On May 31, 2000, Defendant submitted its misleading and false privilege log that made no reference to the investigative reports. Id.
On September 5, 2000, Plaintiffs, again, requested all documents and information relating to Mr. Rogers's letter to the FBI. Id. (Ex. N to Def.'s Mem.)
On September 11, 2000, Defendant's counsel submitted its false response to Plaintiffs' September 5, 2000 letter, stating, that "we have not received additional documentation from the client." Id. at 11.
Plaintiffs argue that Defendant's response is deliberately misleading because on September 11, 2000, Mr. Kinsella had in his possession multiple investigative reports. Id.
On September 19, 2000, Defendant's response to Plaintiffs' second request for production, again, deliberately misleads Plaintiffs by stating, "[w]ithout waiving the foregoing (work production and attorney/client privilege) objection, Defendant has produced documents responsive to this request which exist since January 1, 1997 to date, and which are documents 13813-13883 ..." Ex. P, Def.'s Mem.
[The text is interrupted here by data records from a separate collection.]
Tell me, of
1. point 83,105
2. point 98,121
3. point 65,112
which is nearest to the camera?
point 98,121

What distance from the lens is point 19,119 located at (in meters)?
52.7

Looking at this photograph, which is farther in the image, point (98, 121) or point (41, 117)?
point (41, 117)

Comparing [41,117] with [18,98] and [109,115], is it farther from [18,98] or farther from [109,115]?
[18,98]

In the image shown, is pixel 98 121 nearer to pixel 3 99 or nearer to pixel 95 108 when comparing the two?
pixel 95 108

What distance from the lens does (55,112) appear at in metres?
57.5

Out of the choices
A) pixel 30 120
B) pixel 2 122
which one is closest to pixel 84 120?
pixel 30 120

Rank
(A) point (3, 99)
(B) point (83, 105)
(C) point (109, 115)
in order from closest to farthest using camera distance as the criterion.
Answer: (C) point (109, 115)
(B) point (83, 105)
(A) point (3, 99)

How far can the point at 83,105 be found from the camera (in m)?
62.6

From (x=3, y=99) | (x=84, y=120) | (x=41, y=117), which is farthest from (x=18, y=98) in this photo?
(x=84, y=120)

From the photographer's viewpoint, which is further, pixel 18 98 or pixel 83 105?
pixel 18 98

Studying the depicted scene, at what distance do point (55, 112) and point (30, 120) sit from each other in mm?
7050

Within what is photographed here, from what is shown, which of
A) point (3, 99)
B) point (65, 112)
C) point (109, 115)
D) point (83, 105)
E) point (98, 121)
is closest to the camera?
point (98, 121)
Plaintiffs assert that Defendant's response is once again deliberately false and misleading because Mr. Kinsella had numerous *834 investigative reports in his possession well before September 19, 2000 which had not been produced. Id.
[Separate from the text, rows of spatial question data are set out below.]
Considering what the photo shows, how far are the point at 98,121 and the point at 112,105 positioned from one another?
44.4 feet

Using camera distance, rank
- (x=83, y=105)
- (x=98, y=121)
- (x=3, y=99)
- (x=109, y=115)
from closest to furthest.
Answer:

Plaintiffs, therefore, request that the court impose sanctions on Defendant due to its pattern of deception and wilful failure to identify the investigative reports. Pl.'s' Reply at 12. Plaintiffs assert that it was prejudiced by Defendant's conduct because it incurred significant time and expense in repeatedly requesting the investigative reports and proceeding with depositions without the benefit of the reports. Id.
(4) Plaintiffs argue that Mr. Kinsella and his law firm should be disqualified and otherwise sanctioned. Pls.' Reply at 12. In this section, Plaintiffs restate its arguments for disqualification and add that Defendant, in its response, does not address the fact that Mr. Kinsella and his firm directed an investigation in violation of LRs 83.54.2 and 83.58.4(a), and that Defendant provides no justification for its failure to stop or change the scope of the investigation. Id. at 13.
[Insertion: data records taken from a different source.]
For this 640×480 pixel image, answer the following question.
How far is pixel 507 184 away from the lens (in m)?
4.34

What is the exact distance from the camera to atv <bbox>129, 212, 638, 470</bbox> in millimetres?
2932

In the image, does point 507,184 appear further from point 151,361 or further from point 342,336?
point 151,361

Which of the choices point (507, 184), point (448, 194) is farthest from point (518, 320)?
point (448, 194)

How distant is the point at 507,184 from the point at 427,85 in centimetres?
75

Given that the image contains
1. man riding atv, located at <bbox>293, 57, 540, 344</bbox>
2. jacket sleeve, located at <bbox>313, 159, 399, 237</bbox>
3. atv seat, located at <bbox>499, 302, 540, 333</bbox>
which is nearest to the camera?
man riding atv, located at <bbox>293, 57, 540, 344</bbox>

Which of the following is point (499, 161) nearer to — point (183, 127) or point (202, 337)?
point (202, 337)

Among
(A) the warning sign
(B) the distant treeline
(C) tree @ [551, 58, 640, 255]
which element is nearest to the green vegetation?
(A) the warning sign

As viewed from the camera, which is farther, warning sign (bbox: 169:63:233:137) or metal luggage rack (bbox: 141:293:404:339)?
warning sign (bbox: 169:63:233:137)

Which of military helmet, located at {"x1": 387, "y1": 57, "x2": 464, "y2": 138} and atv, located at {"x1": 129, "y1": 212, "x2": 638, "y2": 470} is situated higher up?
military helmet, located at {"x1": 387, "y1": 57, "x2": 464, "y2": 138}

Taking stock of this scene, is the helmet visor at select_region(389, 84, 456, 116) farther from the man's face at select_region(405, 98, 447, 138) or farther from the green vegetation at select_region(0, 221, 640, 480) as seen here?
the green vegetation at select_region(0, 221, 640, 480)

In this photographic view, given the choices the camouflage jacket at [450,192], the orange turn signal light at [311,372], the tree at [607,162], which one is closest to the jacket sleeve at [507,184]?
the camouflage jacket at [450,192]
(5) Plaintiffs assert that other sanctions are warranted for counsel and Defendant's egregious conduct. Pls.' Reply at 14. In this section, Plaintiffs restate the additional proposed sanctions listed in its opening brief. Pls.' Reply at 14-15; Pls.' Am. Mot. at 17.
THE COURT'S FINDINGS
Initially, the court determines that the evidence in the record (and the state of the record) does not adequately establish that Mr. Kinsella or his firm either communicated or caused the undercover investigators to communicate with Plaintiffs Thompson and George in violation of Local Rules 83.54 and 83.58, so as to warrant the "drastic" sanction of attorney disqualification. Moreover, even assuming arguendo a Rule 83.54 (and/or Rule 83.58) violation(s) herein, the state of the record is such that the court cannot find the necessary wilful or intentional violation, and prejudice to Plaintiffs, essential to an order of attorney disqualification.
Similarly, the court determines that the evidence presented of record does not adequately establish that Defendant and its counsel concealed ethical violations, wrongfully withheld documents, and produced a misleading and false privilege log. The record before the court, and considering Defendant's arguments and position, does not show the type of wilful or bad faith conduct or fault requisite to such a finding.
In view of the foregoing, the Plaintiffs' Amended Motion for Sanctions and to Disqualify is denied.NOTES
 LR 83.54.2 is nearly identical to Rule 4.2 of the Illinois Rules of Professional Conduct.
 Plaintiffs allege they were not aware of the extent of the undercover investigation until May 23, 2001 when the documents were produced.
 These reports were provided to management at their home addresses.
 In view of our findings herein, the court finds it unnecessary to consider the various sanctions alleged by Plaintiffs to flow from the violations asserted.